須坂の製糸業を支えた人々

長野県須坂市は明治時代より製糸業によって発展しました。

そして豪華な土蔵づくりや大壁造りの町屋が軒を連ねる町並み、歴史の証を感じることのできる小路が須坂市の風景となり現在「信州須坂 蔵の町」として須坂市は観光事業に力を入れています。
しかしそこで忘れてはいけない人々がいます。

それは製糸工場で働いていた女性労働者です。

製糸工場で働いていた女性労働者のことを「女工さん」や「工女さん」と呼んでいたそうです。

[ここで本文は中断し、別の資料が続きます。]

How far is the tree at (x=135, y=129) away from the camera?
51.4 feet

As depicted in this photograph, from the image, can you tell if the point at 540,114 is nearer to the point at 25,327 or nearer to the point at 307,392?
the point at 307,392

現在の須坂市街地である旧須坂町には60もの製糸工場があって、全盛期には6000人以上の工女さんたちが働いていたようです。
そして製糸家の路地裏には長屋が多く、そこで製糸業に携わる工女さんや職人たちが生活をしていたのです。

養蚕農家が春繭をとりあげた7月中頃から秋繭を使い切る12月初めまでの約140日が繰糸期間で、その間休みは7日~10日に1日、1日11時間の労働で工女さん達は働いていたそうです。
製糸業が器械化になり、規模が大きくなると、中には12歳頃の低年齢の工女もいたそうですよ。

資本家は工女さん達を競い合わせ、等級を定めて賞罰をつけ、糸繰賃と合わせて賃金を算出したそうです。こうすることで品質の良い生糸を作ろうとしたのですね。

映画「ああ野麦峠」以来、工女さんの生活の辛いことが強調されました。しかし製糸工場の優等工女さんは、良縁に恵まれると言われ、当時の女性の憧れの職業だったそうです。
また、須坂の商店構成を考えてみると、菓子屋、呉服屋、雑貨屋などさまざまで、工女さんの小さな楽しみが町にあふれていたようです。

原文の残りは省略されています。